Opinión

¡TENED INTEGRIDAD…!

Por: Mario Ponce Lavalle – Quito

Hoy vi, creo que por vigésima o vigésimo quinta vez, la película “Perfume de mujer” …

En mi humilde opinión, una de las grandes películas que se han hecho a través de la historia del cine, donde Al Pacino se consagra, interpretando al Teniente Coronel Frank Slade: un recio veterano de la guerra de Vietnam, que perdió la visión por beber alcohol no procesado para consumo humano…

Su coprotagoniza, Charlie Sims -encarnado en el actor Chris O’Donnell- es un brillante joven, de escasos recursos económicos, que disfruta de una beca en uno de los más selectos colegios de la alta burguesía en Nueva Inglaterra; quien involuntariamente es testigo, junto a otro de sus amigos, de un acto de vandalismo juvenil, realizado por varios de sus compañeros en dicha institución, contra el automóvil del severo rector de aquel “almidonado” colegio…

Esta situación, tiene lugar en la víspera de salir al feriado por Acción de Gracias, por lo cual el Rector ha anunciado un Proceso Disciplinario -a modo de Juicio público- frente a todo el alumnado, una vez retornen del feriado, para descubrir: Quienes fueron los vándalos que actuaron en contra del automotor del Rector… Charlie Sims, y George Willis -un acaudalado niñato, típico “hijo de papi”- serán los involuntarios testigos sometidos a ese “Juicio”, cuyo objetivo es: denunciar a sus compañeros…y someterlos a expulsión del colegio…

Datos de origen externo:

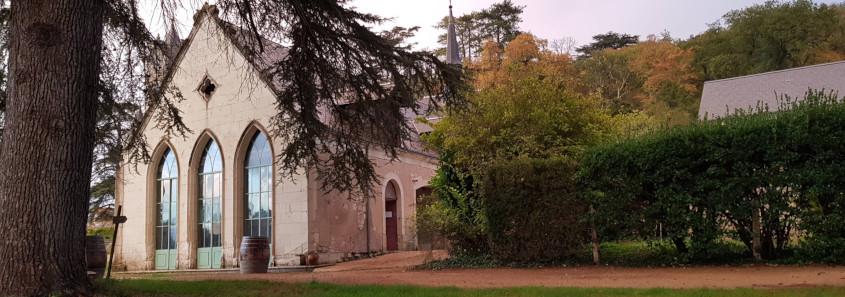 Château de Coulaine, Château de Coulaine Beaumont-en-Véron, domaine chinon, dégustation vin chinon, vin bio chinon, domaine bio chinon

Charlie, se había comprometido a acompañar al invidente Teniente Coronel Slade a Nueva York, por una paga que para él era importante. Slade a su vez, tenía como meta, quitarse la vida en ese viaje… atormentado por su ceguera…

Charlie, nada sabia sobre el macabro propósito… mientras su preocupación por “el Juicio” en su colegio, ponía en peligro su beca, atormentándolo, si no denunciaba a sus compañeros…

La película, desarrolla varias de las escenas más célebres y divertidas, a la vez de dramáticas, que el cine pueda recordar: el baile de tango de Slade -un apuesto, elegante e impecable hombre maduro- con una muy bella joven que esperaba a su novio en un muy elegante hotel de Nueva York, ¡es sublime y memorable…! La escena de probar a alta velocidad, un costosísimo Ferrari descapotable, en los arrabales de la ciudad, con el ciego Slade al volante, y un aterrado Charlie haciendo las veces de navegante para que el ciego de las curvas a 90 grados y a alta velocidad, ¡es espectacular…!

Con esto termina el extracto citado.